------ Provided records

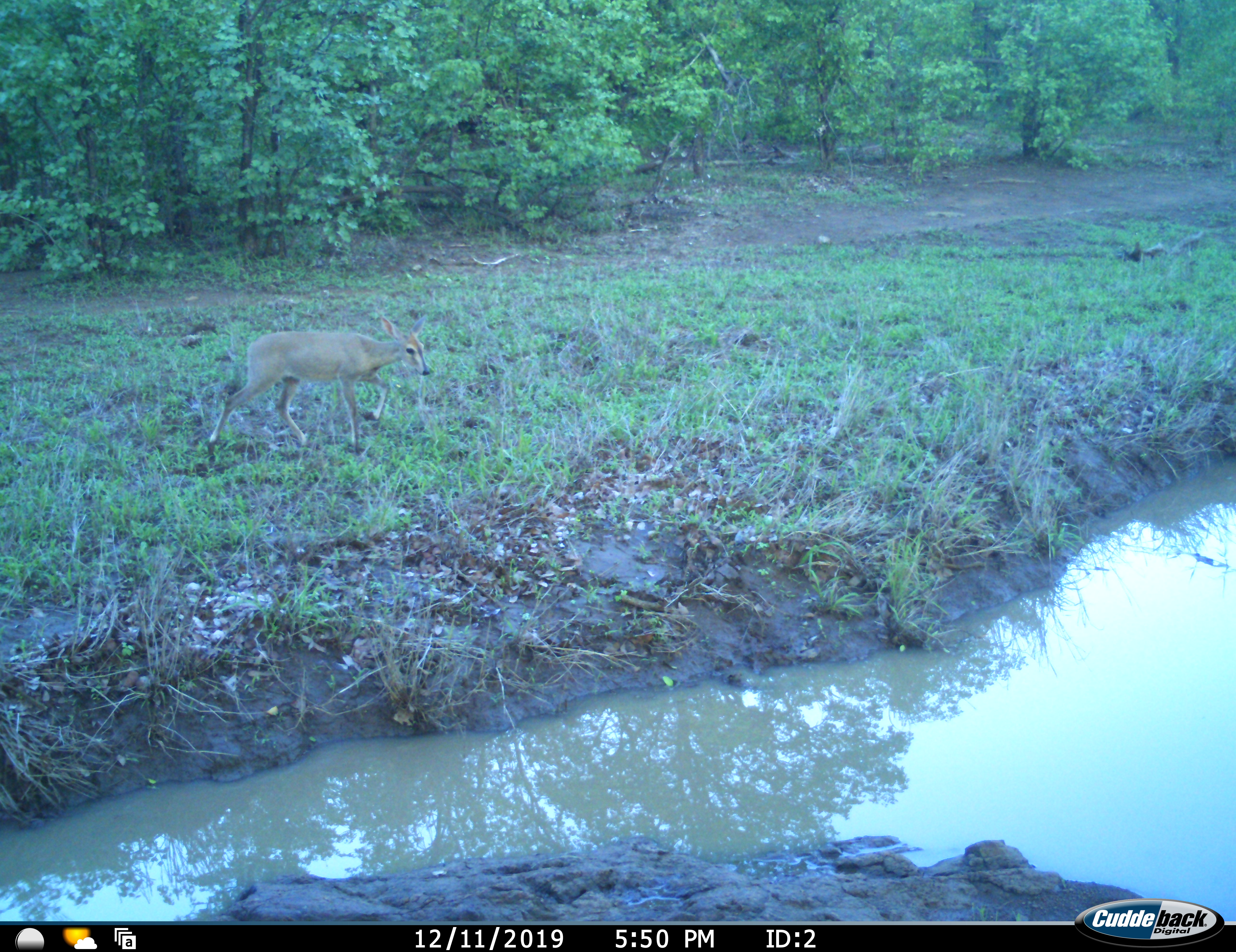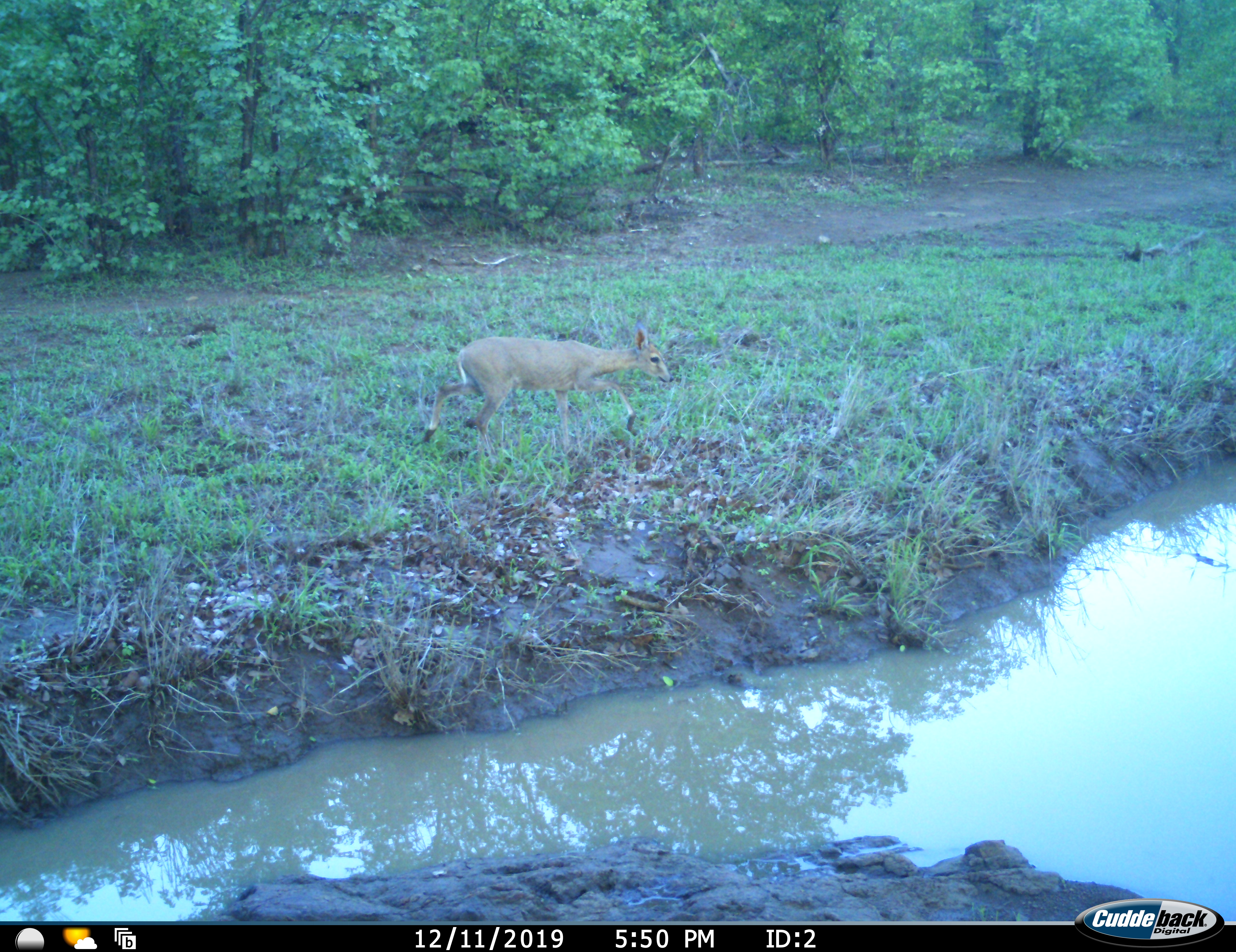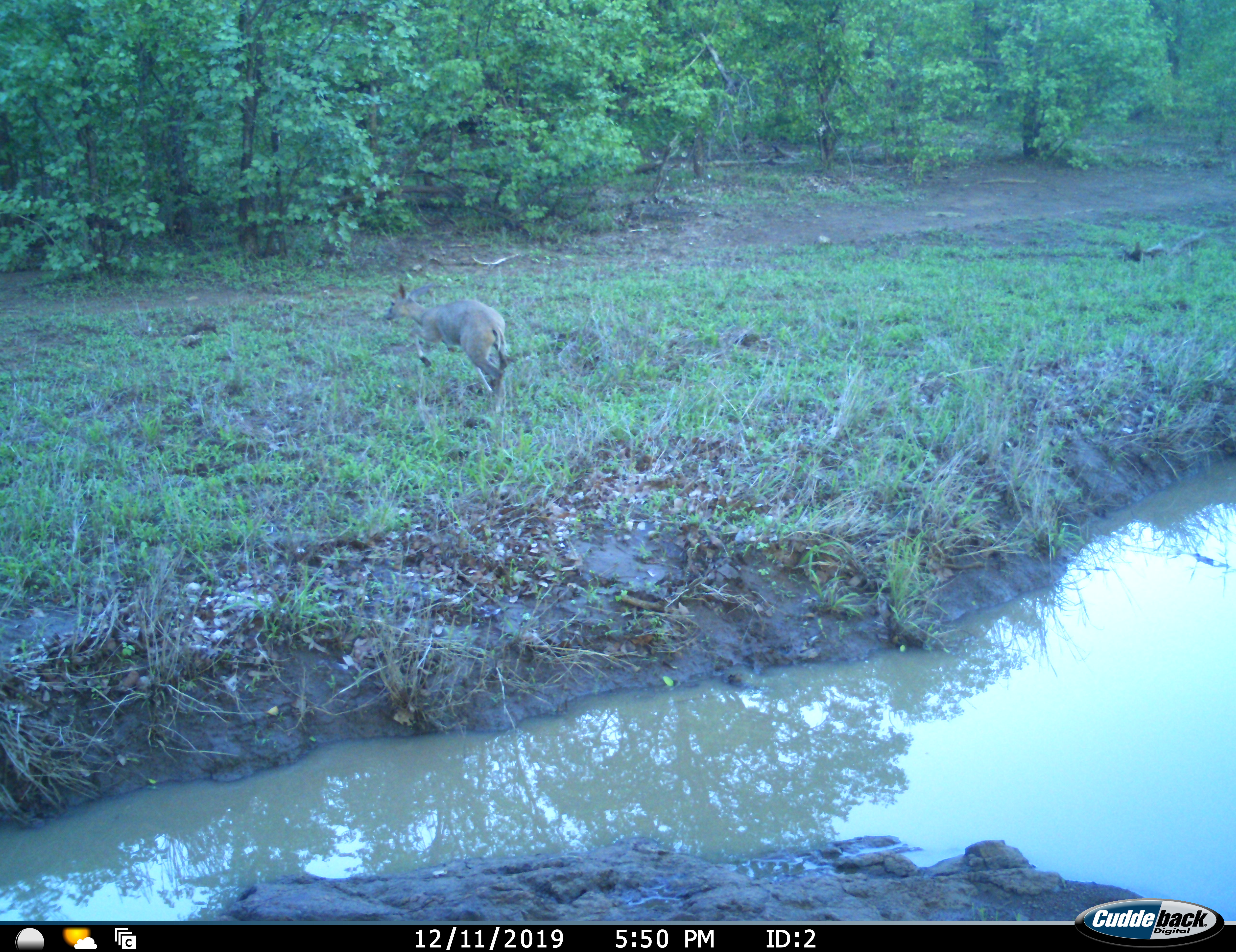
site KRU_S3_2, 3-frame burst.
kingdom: Animalia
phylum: Chordata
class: Mammalia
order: Artiodactyla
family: Bovidae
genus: Sylvicapra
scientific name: Sylvicapra grimmia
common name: common duiker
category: duikercommongrey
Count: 1.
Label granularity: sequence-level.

------------

Task to complete> With the images excluded, output every record verbatim.

Solved problem>
site KRU_S3_2, 3-frame burst.
kingdom: Animalia
phylum: Chordata
class: Mammalia
order: Artiodactyla
family: Bovidae
genus: Sylvicapra
scientific name: Sylvicapra grimmia
common name: common duiker
category: duikercommongrey
Count: 1.
Label granularity: sequence-level.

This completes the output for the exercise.